In March 2023, the UN Water Conference took place in New York, marking the first occurrence of this event in 46 years. Co-hosted by officials from the Netherlands and Tajikistan, the conference aimed to draw attention to the pressing global water crisis and formulate strategies to achieve agreed-upon water-related objectives internationally.

Henk Ovink, the Special Envoy for International Water Affairs for the Kingdom of the Netherlands, and Sulton Rahimzoda, the Special Envoy of the President of the Republic of Tajikistan to the Water and Climate Coalition Leaders, expressed their aspirations for the conference. They hoped it would lead to a watershed moment for water-related issues, akin to the impact the Paris Agreement has had on climate action.

The UN, on its conference website, emphasized the critical role of water in achieving Sustainable Development Goals but noted that progress on water-related targets was significantly off track, posing a threat to the overall sustainable development agenda. Termed “Uniting the world for water,” the project sought to rally global efforts to address this impending crisis.

> _Information given_:

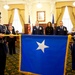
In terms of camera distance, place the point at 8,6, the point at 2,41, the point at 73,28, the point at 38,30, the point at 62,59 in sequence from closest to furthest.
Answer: the point at 62,59
the point at 2,41
the point at 38,30
the point at 73,28
the point at 8,6

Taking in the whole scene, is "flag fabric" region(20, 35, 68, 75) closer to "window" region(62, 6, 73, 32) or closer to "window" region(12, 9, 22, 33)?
"window" region(62, 6, 73, 32)

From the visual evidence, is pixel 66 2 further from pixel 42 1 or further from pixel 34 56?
pixel 34 56

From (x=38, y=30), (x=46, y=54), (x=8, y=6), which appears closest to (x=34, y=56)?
(x=46, y=54)

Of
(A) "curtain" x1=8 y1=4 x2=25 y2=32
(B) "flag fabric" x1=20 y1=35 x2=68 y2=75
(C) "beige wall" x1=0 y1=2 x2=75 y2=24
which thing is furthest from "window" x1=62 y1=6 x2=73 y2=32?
(B) "flag fabric" x1=20 y1=35 x2=68 y2=75

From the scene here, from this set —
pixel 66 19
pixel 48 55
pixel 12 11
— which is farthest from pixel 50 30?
pixel 12 11

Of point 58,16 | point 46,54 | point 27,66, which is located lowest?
point 27,66

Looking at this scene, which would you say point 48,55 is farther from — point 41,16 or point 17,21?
point 17,21

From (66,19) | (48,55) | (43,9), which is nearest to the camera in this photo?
(48,55)

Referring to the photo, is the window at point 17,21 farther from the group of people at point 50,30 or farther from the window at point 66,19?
the group of people at point 50,30

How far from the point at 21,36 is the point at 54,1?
43.8 feet

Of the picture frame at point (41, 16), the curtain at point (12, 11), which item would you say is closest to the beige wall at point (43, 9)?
the picture frame at point (41, 16)

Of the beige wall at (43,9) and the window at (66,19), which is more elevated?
the beige wall at (43,9)

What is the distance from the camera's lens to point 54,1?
1767 centimetres

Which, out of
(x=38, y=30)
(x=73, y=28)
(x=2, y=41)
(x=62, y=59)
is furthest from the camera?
(x=73, y=28)
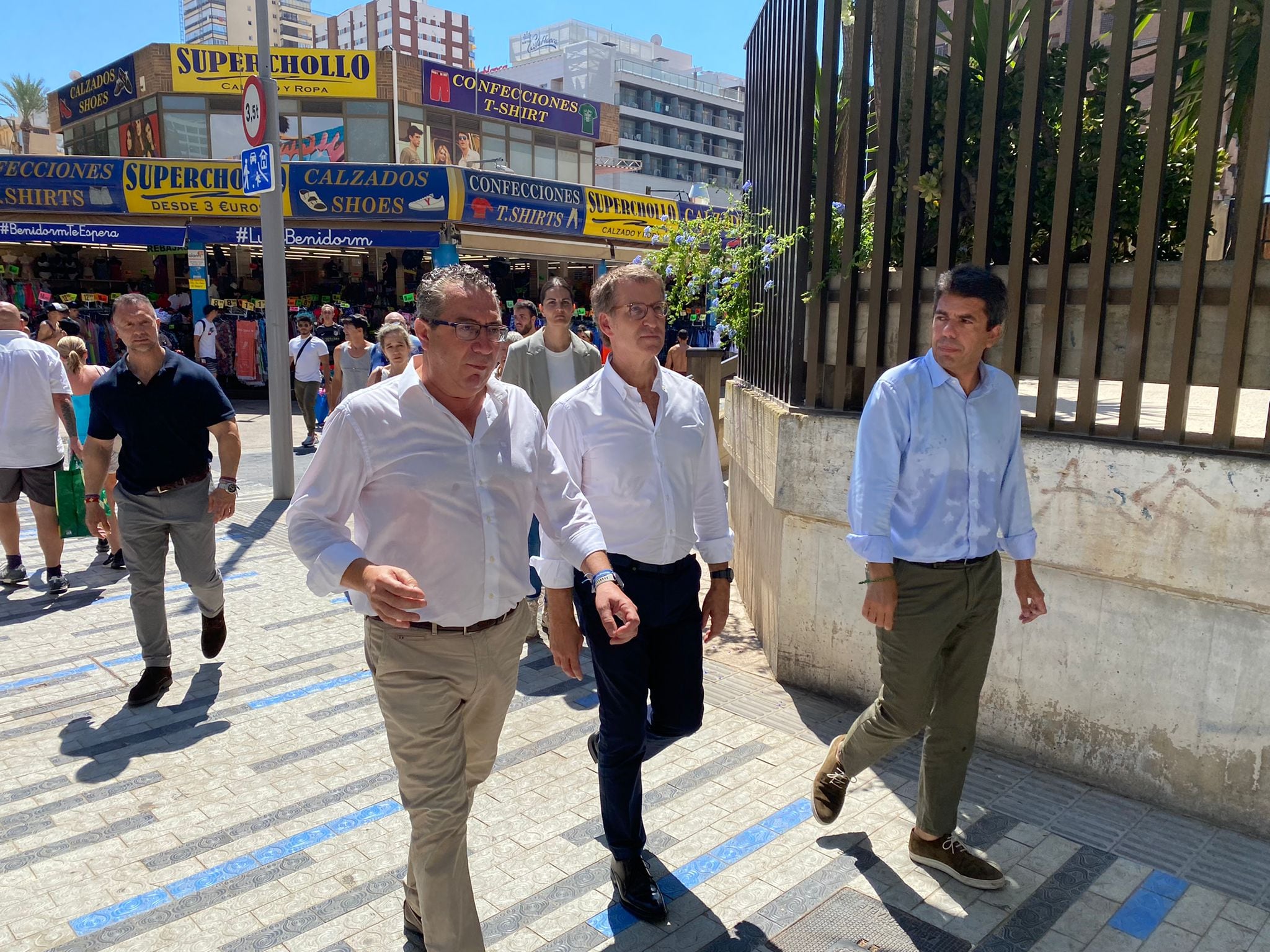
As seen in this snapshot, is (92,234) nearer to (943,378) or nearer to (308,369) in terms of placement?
(308,369)

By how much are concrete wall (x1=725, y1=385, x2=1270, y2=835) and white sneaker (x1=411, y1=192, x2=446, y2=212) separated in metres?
16.4

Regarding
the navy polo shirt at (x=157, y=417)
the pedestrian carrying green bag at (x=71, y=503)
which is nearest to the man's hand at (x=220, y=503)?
the navy polo shirt at (x=157, y=417)

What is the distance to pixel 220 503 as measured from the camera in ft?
15.6

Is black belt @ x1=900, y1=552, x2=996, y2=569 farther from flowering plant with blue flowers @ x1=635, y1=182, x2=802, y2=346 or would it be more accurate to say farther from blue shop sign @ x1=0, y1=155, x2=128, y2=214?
blue shop sign @ x1=0, y1=155, x2=128, y2=214

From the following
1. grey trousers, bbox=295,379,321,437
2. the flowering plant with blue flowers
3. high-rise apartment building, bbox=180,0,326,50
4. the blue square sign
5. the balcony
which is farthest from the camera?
high-rise apartment building, bbox=180,0,326,50

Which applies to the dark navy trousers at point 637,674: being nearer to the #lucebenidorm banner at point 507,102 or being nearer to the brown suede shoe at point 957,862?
the brown suede shoe at point 957,862

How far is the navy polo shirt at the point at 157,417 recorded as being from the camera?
4.51 meters

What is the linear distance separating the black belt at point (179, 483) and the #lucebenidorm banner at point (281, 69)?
79.1 ft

> _Problem statement_:
Reproduce the UN Water Conference text word for word, starting with "Henk Ovink, the" and ending after "on climate action.". The material comes from a source separate from the UN Water Conference text.

> _Answer to this problem_:
Henk Ovink, the Special Envoy for International Water Affairs for the Kingdom of the Netherlands, and Sulton Rahimzoda, the Special Envoy of the President of the Republic of Tajikistan to the Water and Climate Coalition Leaders, expressed their aspirations for the conference. They hoped it would lead to a watershed moment for water-related issues, akin to the impact the Paris Agreement has had on climate action.